Network_percent_reserve The network capacity set aside for this host as a percentage of the overall resource. Percent

This measure is used for placement decisions of new VMs.

You can use the detailed diagnosis of this measure to know how each VM on the host is utilizing the network resources. This way, you can quickly identify VMs that are hogging the network resources of the host.

Live_migration_max Indicates the maximum number of simultaneous live migrations performed this host can perform. Number

 

Live_storage_migr_max Indicates the maximum number of simultaneous live storage migrations performed this host can perform. Number

 

Supports_live_migration Indicates whether/not this host supports the live migration feature.  

The values that this measure reports and their corresponding numeric values are listed in the table below:

Measure Value Numeric Value
Yes 1
No 0

Note:

By default, this measure reports the Measure Values listed in the table above to indicate the whether/not the host supports the live migration feature. In the graph of this measure however, the same is indicated using the numeric equivalents only.listed in the table above to indicate the whether/not the host supports the live migration feature. In the graph of this measure however, the same is indicated using the numeric equivalents only.
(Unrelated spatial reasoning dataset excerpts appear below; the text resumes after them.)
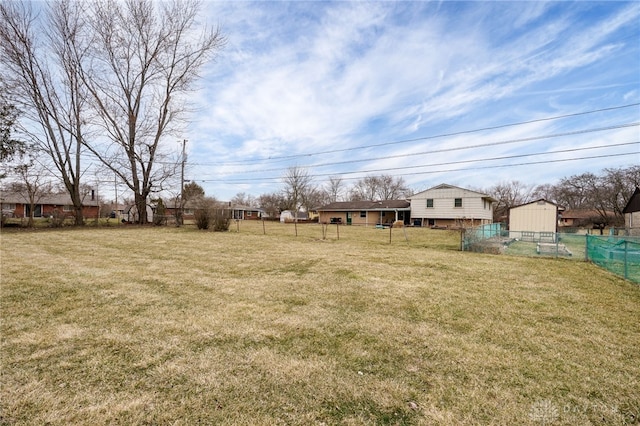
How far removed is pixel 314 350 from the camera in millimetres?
2986

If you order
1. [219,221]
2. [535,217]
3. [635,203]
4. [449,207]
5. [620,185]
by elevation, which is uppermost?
[620,185]

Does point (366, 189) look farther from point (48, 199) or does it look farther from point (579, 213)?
point (48, 199)

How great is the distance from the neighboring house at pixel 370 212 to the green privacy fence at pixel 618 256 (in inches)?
856

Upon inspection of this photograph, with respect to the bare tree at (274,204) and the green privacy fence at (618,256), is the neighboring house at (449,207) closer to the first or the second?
the green privacy fence at (618,256)

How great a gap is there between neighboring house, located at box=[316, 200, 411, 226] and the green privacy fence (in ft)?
71.3

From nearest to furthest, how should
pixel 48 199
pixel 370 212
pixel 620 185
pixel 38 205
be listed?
1. pixel 48 199
2. pixel 370 212
3. pixel 38 205
4. pixel 620 185

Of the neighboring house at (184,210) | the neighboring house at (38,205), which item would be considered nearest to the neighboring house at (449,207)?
the neighboring house at (184,210)

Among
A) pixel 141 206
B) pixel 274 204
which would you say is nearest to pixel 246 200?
pixel 274 204

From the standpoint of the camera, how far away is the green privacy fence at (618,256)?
6.72 meters

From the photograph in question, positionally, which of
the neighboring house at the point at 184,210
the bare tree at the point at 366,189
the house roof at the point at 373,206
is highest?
the bare tree at the point at 366,189

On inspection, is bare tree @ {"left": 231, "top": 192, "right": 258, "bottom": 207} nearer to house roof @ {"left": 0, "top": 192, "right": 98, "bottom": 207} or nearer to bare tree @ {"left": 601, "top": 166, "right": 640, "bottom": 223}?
house roof @ {"left": 0, "top": 192, "right": 98, "bottom": 207}

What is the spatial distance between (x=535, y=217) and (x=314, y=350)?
906 inches

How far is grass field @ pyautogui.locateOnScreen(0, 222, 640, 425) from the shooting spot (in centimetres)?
207

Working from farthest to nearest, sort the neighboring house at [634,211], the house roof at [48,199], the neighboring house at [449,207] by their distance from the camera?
the house roof at [48,199], the neighboring house at [449,207], the neighboring house at [634,211]
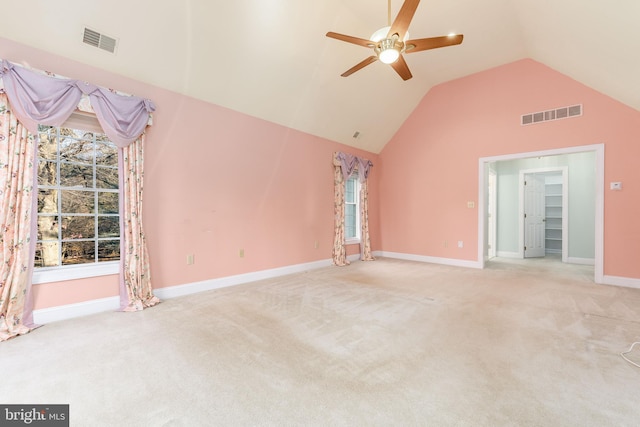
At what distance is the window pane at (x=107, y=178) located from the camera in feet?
11.1

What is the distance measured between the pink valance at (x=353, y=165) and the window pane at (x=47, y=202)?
176 inches

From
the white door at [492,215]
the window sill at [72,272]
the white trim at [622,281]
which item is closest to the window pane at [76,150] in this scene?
the window sill at [72,272]

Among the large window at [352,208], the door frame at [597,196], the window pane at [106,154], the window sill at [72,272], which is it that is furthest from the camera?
the large window at [352,208]

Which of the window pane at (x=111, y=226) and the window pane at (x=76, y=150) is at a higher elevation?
the window pane at (x=76, y=150)

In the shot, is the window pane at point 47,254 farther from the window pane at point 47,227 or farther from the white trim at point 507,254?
the white trim at point 507,254

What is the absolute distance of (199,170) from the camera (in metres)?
3.79

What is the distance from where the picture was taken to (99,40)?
2771 millimetres

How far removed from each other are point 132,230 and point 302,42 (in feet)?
10.8

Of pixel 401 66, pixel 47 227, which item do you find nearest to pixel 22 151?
pixel 47 227

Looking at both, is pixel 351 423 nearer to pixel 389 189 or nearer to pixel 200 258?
pixel 200 258

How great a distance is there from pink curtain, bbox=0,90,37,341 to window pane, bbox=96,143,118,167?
2.32 ft

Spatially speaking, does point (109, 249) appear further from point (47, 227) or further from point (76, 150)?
point (76, 150)

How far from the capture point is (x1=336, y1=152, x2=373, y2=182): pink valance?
5809 mm

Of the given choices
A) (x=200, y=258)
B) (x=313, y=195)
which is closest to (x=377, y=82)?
(x=313, y=195)
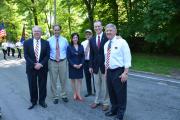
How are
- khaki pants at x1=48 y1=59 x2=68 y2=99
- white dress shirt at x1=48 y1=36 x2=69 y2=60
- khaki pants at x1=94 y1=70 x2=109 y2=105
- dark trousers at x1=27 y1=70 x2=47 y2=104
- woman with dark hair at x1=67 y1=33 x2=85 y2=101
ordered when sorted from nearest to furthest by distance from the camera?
khaki pants at x1=94 y1=70 x2=109 y2=105 < dark trousers at x1=27 y1=70 x2=47 y2=104 < white dress shirt at x1=48 y1=36 x2=69 y2=60 < khaki pants at x1=48 y1=59 x2=68 y2=99 < woman with dark hair at x1=67 y1=33 x2=85 y2=101

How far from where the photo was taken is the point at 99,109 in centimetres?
882

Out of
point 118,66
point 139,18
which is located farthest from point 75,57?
point 139,18

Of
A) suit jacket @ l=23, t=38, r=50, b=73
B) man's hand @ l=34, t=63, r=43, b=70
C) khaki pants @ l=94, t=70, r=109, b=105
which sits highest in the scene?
suit jacket @ l=23, t=38, r=50, b=73

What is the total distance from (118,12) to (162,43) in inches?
274

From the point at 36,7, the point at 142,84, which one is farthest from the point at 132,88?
the point at 36,7

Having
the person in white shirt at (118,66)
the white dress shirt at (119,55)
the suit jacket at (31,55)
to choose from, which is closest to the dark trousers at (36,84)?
the suit jacket at (31,55)

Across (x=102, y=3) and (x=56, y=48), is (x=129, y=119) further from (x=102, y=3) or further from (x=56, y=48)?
(x=102, y=3)

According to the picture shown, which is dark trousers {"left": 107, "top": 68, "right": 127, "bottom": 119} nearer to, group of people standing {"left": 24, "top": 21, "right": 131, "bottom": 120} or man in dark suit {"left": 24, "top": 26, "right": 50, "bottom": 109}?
group of people standing {"left": 24, "top": 21, "right": 131, "bottom": 120}

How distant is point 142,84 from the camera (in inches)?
506

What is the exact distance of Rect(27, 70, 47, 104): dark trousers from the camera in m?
9.29

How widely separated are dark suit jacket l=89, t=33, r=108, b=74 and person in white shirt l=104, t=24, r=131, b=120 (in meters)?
0.86

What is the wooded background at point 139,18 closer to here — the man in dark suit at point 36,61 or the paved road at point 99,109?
the paved road at point 99,109

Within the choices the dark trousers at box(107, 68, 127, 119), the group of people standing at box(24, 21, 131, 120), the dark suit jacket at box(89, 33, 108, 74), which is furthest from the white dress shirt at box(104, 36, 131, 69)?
the dark suit jacket at box(89, 33, 108, 74)

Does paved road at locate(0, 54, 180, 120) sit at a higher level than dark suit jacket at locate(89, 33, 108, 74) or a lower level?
lower
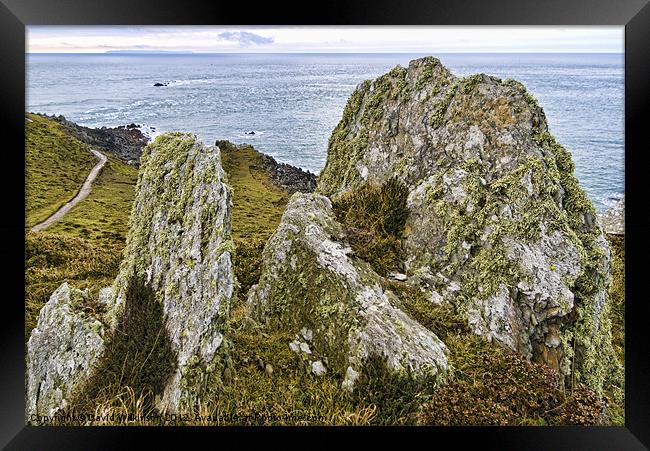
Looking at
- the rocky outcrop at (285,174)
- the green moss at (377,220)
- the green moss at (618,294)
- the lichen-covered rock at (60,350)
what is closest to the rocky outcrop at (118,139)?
the rocky outcrop at (285,174)

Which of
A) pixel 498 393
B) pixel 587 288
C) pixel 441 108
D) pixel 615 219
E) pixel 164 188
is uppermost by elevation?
pixel 441 108

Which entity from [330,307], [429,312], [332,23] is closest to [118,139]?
[332,23]

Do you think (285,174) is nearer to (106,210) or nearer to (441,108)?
(441,108)

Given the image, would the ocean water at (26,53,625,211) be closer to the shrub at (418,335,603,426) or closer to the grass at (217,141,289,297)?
the grass at (217,141,289,297)

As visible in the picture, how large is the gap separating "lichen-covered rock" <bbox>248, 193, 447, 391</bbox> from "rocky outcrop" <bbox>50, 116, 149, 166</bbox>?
178 cm

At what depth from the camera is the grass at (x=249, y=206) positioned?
5.43 meters

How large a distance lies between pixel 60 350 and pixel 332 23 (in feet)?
14.7

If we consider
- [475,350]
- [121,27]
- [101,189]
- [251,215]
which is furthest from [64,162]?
[475,350]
Enable_live_migration Indicates whether/not live migration is enabled for this host.  

The values that this measure reports and their corresponding numeric values are listed in the table below:

Measure Value Numeric Value
Yes 1
No 0

Note:

By default, this measure reports the Measure Values listed in the table above to indicate the whether/not live migration is enabled for the host. In the graph of this measure however, the same is indicated using the numeric equivalents only.
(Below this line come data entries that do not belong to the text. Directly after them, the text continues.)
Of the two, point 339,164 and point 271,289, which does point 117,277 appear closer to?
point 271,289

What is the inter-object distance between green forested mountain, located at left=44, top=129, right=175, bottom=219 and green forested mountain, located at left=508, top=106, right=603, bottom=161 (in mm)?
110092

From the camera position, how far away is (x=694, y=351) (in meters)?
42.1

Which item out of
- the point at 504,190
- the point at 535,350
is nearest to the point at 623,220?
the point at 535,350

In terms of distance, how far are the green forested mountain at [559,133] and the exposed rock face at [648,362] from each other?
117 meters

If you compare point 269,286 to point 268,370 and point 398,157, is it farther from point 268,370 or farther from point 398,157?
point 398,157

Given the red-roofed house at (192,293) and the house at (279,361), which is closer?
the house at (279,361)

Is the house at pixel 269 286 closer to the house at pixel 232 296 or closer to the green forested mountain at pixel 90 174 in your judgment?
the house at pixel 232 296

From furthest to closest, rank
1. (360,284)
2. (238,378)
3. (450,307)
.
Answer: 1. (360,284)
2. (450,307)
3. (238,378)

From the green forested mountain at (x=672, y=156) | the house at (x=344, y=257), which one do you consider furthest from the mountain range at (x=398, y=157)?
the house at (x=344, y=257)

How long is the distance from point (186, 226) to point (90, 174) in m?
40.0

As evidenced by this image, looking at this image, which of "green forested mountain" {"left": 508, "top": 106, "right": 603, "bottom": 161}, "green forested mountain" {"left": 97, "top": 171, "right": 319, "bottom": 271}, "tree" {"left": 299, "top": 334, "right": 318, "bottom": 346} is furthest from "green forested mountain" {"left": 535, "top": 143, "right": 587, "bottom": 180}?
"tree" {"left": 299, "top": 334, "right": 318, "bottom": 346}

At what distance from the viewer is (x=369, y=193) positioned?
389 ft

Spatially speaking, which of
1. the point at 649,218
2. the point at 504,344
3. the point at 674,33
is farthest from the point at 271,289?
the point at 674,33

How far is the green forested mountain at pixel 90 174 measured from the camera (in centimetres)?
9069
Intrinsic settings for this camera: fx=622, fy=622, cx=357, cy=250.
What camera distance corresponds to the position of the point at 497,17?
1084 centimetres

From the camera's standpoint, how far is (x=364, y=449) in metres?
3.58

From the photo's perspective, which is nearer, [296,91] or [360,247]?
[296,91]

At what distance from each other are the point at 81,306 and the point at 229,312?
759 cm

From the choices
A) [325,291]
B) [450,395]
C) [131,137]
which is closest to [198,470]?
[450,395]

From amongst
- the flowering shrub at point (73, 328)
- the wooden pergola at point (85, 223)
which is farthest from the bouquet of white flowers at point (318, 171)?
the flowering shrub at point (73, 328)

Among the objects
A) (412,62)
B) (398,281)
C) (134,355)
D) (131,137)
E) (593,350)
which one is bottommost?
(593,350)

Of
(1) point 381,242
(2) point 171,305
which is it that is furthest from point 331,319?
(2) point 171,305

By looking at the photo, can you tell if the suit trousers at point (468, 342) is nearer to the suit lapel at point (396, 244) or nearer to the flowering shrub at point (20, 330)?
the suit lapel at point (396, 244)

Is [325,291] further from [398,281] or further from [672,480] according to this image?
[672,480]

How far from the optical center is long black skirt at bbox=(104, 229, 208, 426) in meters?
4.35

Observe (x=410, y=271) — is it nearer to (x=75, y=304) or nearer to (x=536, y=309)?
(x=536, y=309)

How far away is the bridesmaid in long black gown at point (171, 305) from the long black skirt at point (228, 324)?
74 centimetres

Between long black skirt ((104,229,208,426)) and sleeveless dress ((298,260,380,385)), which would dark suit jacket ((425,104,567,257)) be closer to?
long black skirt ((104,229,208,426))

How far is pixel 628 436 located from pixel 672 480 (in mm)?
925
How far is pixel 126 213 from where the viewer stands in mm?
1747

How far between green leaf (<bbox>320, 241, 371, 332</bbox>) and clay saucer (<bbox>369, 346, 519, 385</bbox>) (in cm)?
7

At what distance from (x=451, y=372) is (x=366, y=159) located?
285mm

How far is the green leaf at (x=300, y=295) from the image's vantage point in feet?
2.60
Use_any_migr_subnet Indicates whether/not any subnet can be used for migration by this host.  

The values that this measure reports and their corresponding numeric values are listed in the table below:

Measure Value Numeric Value
Yes 1
No 0

Note:

By default, this measure reports the Measure Values listed in the table above to indicate the whether/not a subnet can be used for migration. In the graph of this measure however, the same is indicated using the numeric equivalents only.

VM_count Indicates the total number of VMs on this host. Number

 

Powered_on_vms Indicates the number of VMs on this host that are powered on currently. Number

Use the detailed diagnosis of this measure to know which VMs on the host are powered on.

Powered off VMs Indicates the number of VMs on this host that are powered off currently. Number

Use the detailed diagnosis of this measure to know which VMs on the host are powered off.

Other_state_vms Indicates the number of VMs on this host that are in a state other than powered off/on. Number

Use the detailed diagnosis of this measure to know which VMs on the host are neither in a powered off, nor in a powered on state.

Orphaned_VMs Indicates the number of orphaned VMs on this host. Number

An “orphaned” virtual machine is one that exists in the vCenter Server database but is no longer present in ESX host inventory.

Virtual machines can become orphaned if a host failover is unsuccessful, or when the virtual machine is unregistered directly on the host. If this situation occurs, move the orphaned virtual machine to another host in the data center on which the virtual machine files are stored.

Template_VMs Indicates the number of template VMs on this host. Number

A VM template is a master copy image of a virtual machine that includes VM disks, virtual devices, and settings. A VM template can be used many times over for the purposes of VM cloning. You cannot power on and edit the template once it has been created.